Despite Jones’ and Rudd’s protests, there’s a similarly obvious comparison to be made between Bad Moms and Fun Mom Dinner—and as with Rough Night/Girls Trip, one of them suffers from it. Bad Moms’ cast of Mila Kunis, Kristen Bell, and Kathryn Hahn benefits from genuine chemistry and the film’s evident compassion for the job of motherhood (“At least once a day, I feel like the worst mom in the world… I feel like I’m screwing up all the time,” it begins in Kunis’ voice-over). Next to it, Fun Mom feels slightly shallow, its characters never genuinely connecting until a third-act game of “Never Have I Ever,” and far too little happening in their supposedly wild evening to create any real drama.

And throughout all of these films, there are those “coincidences”—the characters and tropes that make it so anyone could create their own Women Gone Wild movie, simply by filling in the blanks: the uptight perfectionist who really needs to loosen up; the Zach Galifianakis-like oddball who’s down to get cra-aa-aa-zy; some sort of alcohol or drug-induced bonding; the big, group-dissolving fight in the third act; the friendship-affirming group hug that resolves it, and so on.
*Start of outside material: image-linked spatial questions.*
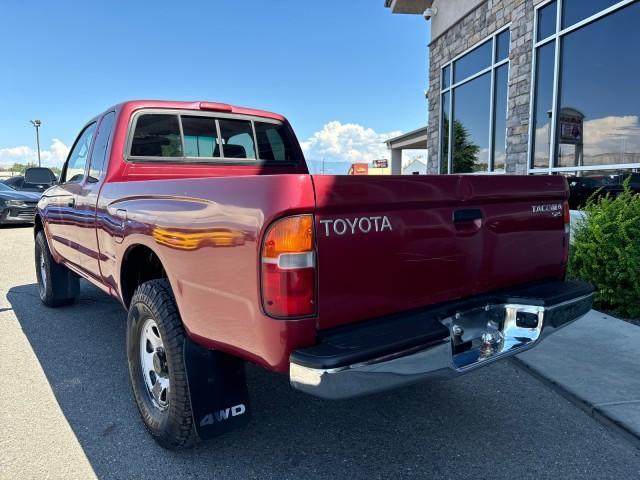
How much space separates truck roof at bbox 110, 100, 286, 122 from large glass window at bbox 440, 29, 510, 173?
242 inches

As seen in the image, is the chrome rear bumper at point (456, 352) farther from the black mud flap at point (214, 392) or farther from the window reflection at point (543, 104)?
the window reflection at point (543, 104)

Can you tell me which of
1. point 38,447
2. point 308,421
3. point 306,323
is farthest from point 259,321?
point 38,447

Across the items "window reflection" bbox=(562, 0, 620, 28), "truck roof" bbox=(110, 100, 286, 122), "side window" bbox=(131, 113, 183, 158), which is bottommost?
"side window" bbox=(131, 113, 183, 158)

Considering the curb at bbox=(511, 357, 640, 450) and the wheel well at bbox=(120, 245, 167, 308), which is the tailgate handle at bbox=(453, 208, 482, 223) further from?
the wheel well at bbox=(120, 245, 167, 308)

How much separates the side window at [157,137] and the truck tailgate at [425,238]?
2.26 meters

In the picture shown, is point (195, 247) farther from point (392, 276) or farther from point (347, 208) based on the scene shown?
point (392, 276)

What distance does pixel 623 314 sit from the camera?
15.4 feet

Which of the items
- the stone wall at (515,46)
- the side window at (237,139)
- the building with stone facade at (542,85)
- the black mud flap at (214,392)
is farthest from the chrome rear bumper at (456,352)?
the stone wall at (515,46)

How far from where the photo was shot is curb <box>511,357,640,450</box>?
2625mm

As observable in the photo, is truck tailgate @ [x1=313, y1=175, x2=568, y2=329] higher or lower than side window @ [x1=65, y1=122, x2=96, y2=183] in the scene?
lower

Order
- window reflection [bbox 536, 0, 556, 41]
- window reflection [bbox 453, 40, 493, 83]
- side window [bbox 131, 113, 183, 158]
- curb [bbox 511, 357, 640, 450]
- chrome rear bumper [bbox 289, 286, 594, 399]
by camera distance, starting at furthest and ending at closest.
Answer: window reflection [bbox 453, 40, 493, 83]
window reflection [bbox 536, 0, 556, 41]
side window [bbox 131, 113, 183, 158]
curb [bbox 511, 357, 640, 450]
chrome rear bumper [bbox 289, 286, 594, 399]

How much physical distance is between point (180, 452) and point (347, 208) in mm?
1625

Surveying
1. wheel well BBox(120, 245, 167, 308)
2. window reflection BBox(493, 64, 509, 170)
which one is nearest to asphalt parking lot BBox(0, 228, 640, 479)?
wheel well BBox(120, 245, 167, 308)

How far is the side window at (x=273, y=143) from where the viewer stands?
4262 millimetres
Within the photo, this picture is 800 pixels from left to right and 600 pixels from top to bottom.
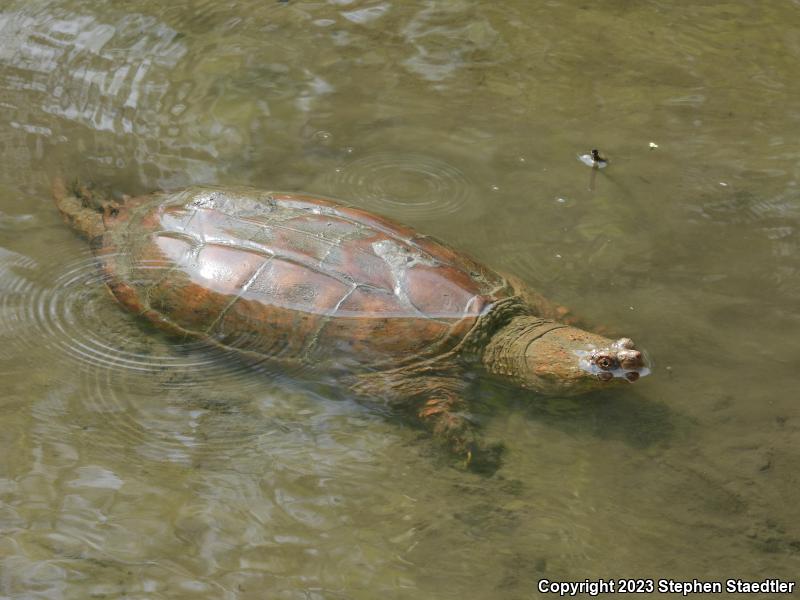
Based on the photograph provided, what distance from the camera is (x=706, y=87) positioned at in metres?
6.51

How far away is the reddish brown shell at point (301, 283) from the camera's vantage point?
4.42 metres

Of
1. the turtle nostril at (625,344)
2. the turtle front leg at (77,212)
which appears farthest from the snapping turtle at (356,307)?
the turtle front leg at (77,212)

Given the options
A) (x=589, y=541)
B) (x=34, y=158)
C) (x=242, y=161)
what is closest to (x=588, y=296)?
(x=589, y=541)

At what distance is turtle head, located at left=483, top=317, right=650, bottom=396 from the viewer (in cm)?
437

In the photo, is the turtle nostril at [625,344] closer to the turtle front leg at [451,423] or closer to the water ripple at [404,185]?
the turtle front leg at [451,423]

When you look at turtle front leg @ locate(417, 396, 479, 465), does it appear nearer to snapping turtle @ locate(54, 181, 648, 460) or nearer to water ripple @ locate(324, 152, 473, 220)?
snapping turtle @ locate(54, 181, 648, 460)

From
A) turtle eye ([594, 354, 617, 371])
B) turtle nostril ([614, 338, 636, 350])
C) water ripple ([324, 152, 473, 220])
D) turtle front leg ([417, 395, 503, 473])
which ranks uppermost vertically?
water ripple ([324, 152, 473, 220])

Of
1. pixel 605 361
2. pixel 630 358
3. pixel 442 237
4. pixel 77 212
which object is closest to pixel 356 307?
pixel 442 237

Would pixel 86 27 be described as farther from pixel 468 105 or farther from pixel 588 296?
pixel 588 296

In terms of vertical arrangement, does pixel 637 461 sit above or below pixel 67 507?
below

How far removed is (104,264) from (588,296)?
2.81 meters

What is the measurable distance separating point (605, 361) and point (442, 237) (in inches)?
55.3

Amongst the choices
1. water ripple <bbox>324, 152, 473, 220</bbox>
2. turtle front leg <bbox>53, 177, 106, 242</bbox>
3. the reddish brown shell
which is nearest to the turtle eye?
the reddish brown shell

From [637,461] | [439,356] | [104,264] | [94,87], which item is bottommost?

Again, these tropes still have their individual standouts: Like Melissa McCarthy in Bridesmaids before her, Girls Trip’s Tiffany Haddish gives a star-making performance as the free-spirited Dina, whose spiking her friends’ drinks with absinthe leads to Queen Latifah’s Sasha hilariously making out with a lamp. But the rote nature of this checklist only contributes to the kind of comparisons that Jones and Rudd lament.

Fun Mom Dinner does have something many of these other films are lacking: It was written and directed by women, which gives it a wholly female perspective. Bridesmaids and Girls Trip had female writers but male directors; Rough Night is the film debut of Broad City’s Lucia Aniello, but the script was co-written with her male partner, Paul W. Downs. In our interview, Jones stresses the importance of “stacking diversity behind the lens in terms of writers, directors, producers—the more diverse we go, the more interesting the stories and the deeper the characters are going to be and their experiences on the screen are going to be more honest and authentic.” (Her next project will involve an exploration of that classic childhood female icon, Barbie.) But it’s frustrating that, even with that diversity behind the scenes, what ends up on screen often feels so homogenous.

And it’s especially frustrating given that, as Rudd herself describes, there are so many women’s stories to be told—even if just focusing on parenthood. “There are endless stories about moms,” Rudd says. “Since I wrote this, there are 75 new crazy things that have happened with my kids. You put five moms in a room, they can talk for 60 days about crazy things that have happened. There is no lack of material if people want to continue making so-called ‘mom movies,’ as long as authentic people are telling authentic stories.”

Those “mom movies” could explore anything and everything, from the nitty-gritty of parenting to platonic friendships to romance, and the considerable success of Bad Moms and Girls Trip continues to prove there’s a constant demand for female-centric comedies. But if the filmmakers behind them want to break away from being unfairly lumped in with each other, they also need to break from the tired “one crazy night” trope and offer us something new—a bolder, more colorful, more empowering mural, and something much less paint-by-numbers. That would be even wilder.